Reference image-based Super-Resolution (RefSR) is introduced to improve the quality of a Low-resolution (LR) input image by leveraging the additional information provided by a High-Resolution (HR) reference image (Ref). While existing RefSR methods focus on thermal or visible flows separately, they often struggle to enhance the resolution of small objects such as Mini/Micro UAVs (Unmanned Aerial Vehicle) due to the resolution disparities between the input and reference images. To cope with these challenges when dealing with UAV early detection in context of video surveillance, we propose ThermoVisSR, a multiscale texture transformer for enhancing the Super-Resolution (SR) of visible and thermal images of Mini/Micro UAVs.
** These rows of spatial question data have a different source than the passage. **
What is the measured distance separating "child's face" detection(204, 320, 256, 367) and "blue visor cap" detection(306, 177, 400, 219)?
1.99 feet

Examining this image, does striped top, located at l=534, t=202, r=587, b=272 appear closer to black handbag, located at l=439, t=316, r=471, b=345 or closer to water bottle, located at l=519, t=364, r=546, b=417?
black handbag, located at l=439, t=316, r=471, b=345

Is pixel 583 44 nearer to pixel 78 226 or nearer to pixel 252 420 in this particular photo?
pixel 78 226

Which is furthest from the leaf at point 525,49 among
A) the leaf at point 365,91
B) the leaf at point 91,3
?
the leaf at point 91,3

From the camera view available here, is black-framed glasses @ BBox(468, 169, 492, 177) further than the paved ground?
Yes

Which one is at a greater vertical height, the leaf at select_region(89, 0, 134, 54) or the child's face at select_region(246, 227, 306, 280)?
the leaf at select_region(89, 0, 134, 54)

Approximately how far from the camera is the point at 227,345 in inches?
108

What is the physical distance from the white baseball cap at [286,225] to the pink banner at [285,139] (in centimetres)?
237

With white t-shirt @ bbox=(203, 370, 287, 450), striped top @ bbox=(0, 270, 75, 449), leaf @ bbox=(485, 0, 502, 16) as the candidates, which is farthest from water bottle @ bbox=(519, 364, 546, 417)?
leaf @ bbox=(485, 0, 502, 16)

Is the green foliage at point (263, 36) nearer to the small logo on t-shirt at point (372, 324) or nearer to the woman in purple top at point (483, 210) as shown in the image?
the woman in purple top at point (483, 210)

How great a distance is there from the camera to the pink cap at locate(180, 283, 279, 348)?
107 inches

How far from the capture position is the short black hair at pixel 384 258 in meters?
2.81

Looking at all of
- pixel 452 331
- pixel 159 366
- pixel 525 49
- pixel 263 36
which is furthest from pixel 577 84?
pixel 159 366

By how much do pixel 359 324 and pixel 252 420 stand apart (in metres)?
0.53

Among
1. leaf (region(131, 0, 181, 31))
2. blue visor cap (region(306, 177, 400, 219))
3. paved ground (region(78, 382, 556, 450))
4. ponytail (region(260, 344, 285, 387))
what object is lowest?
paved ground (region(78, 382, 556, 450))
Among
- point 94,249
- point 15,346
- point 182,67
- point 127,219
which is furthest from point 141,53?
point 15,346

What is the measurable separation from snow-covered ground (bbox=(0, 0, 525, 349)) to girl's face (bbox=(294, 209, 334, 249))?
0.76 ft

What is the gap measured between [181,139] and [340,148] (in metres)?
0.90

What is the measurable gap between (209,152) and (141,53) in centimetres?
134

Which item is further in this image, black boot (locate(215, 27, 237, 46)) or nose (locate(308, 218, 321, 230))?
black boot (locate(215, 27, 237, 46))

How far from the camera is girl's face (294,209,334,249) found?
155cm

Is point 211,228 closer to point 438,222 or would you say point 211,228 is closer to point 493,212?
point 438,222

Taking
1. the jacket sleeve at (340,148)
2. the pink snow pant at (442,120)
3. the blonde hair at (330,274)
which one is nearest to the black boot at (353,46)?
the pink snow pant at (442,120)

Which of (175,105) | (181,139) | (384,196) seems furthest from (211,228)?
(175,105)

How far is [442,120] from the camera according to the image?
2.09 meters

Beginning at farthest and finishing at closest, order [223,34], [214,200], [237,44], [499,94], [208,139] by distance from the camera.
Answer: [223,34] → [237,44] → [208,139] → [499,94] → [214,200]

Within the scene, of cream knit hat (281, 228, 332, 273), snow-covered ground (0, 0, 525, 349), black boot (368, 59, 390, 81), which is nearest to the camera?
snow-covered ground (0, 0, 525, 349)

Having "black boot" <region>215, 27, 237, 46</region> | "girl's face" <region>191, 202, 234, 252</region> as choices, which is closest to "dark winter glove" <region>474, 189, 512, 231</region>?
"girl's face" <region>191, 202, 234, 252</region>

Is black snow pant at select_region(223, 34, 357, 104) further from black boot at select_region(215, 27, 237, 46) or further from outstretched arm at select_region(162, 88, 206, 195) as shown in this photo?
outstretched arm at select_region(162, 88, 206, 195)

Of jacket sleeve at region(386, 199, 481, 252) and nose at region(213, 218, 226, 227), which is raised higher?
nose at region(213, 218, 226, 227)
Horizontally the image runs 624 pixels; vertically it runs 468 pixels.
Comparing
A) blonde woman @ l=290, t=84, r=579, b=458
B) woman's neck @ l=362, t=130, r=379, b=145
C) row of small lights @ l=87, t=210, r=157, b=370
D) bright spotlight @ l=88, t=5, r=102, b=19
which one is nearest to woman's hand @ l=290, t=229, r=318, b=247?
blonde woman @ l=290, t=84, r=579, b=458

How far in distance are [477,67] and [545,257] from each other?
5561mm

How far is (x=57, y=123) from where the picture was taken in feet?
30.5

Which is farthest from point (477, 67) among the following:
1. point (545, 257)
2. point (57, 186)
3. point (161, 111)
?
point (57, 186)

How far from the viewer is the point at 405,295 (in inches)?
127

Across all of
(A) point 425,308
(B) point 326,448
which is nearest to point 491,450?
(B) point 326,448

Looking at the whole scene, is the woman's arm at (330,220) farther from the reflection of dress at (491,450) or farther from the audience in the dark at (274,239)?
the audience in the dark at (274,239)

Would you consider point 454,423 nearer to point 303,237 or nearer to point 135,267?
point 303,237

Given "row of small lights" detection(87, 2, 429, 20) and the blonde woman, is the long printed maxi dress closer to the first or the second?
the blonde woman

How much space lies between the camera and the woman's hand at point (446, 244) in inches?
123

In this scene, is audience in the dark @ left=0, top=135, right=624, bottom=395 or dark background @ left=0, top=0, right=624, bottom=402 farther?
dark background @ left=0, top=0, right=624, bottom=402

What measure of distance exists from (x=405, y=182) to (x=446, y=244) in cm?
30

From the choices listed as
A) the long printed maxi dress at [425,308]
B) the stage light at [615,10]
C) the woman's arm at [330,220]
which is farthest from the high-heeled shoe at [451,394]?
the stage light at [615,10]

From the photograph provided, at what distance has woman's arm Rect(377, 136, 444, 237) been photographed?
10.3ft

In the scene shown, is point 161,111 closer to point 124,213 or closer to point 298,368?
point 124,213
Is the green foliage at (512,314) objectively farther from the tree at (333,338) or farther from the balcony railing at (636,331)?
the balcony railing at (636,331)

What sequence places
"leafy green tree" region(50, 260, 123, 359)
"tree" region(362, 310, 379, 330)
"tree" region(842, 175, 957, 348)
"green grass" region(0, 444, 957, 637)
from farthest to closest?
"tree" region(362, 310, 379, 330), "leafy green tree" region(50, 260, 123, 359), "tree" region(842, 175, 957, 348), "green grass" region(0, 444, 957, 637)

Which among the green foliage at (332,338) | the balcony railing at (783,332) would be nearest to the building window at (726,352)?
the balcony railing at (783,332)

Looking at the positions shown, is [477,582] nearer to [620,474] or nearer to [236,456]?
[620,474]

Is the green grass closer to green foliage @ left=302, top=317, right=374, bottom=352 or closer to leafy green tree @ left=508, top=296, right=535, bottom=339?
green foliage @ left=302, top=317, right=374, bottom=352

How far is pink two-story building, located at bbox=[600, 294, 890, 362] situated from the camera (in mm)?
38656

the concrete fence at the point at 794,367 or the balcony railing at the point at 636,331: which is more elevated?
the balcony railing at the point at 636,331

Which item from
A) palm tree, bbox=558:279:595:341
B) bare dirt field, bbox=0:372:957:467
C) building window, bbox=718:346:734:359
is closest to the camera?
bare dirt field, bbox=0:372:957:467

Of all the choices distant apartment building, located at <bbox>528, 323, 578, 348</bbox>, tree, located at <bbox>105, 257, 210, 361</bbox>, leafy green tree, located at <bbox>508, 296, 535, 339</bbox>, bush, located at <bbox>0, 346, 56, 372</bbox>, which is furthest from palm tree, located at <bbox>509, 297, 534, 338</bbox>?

Our approach tries to reconstruct the fine details of these objects while preserving their approximation (the body form and color of the different scene objects) already contained in the LR image. Hence, our model is divided up into two streams dealing separately with approximation and detail reconstruction. In the first one, we introduce a Convolution Neural Network (CNN) fusion backbone to extract the Low-Frequency (LF) approximation from the original LR image pairs. In the second one and to extract the details from the Ref image, our approach involves blending features from both visible and thermal sources to make the most of what each offer. Subsequently, we introduce the High-Frequency Texture Transformer (HFTT) across various resolutions of the merged features to ensure an accurate correspondence matching and significant transfer of High-Frequency (HF) patches from Ref to LR images. Moreover, to adapt the injection to the different bands well, we incorporate the separable software decoder (SSD) into the HFTT allowing to capture channel-specific details during the reconstruction phase. We validated our approach using a newly created dataset of Air images of Mini/Micro UAVs. Experimental results demonstrate that the proposed model consistently outperforms the state-of-the-art approaches on both qualitative and quantitative assessments.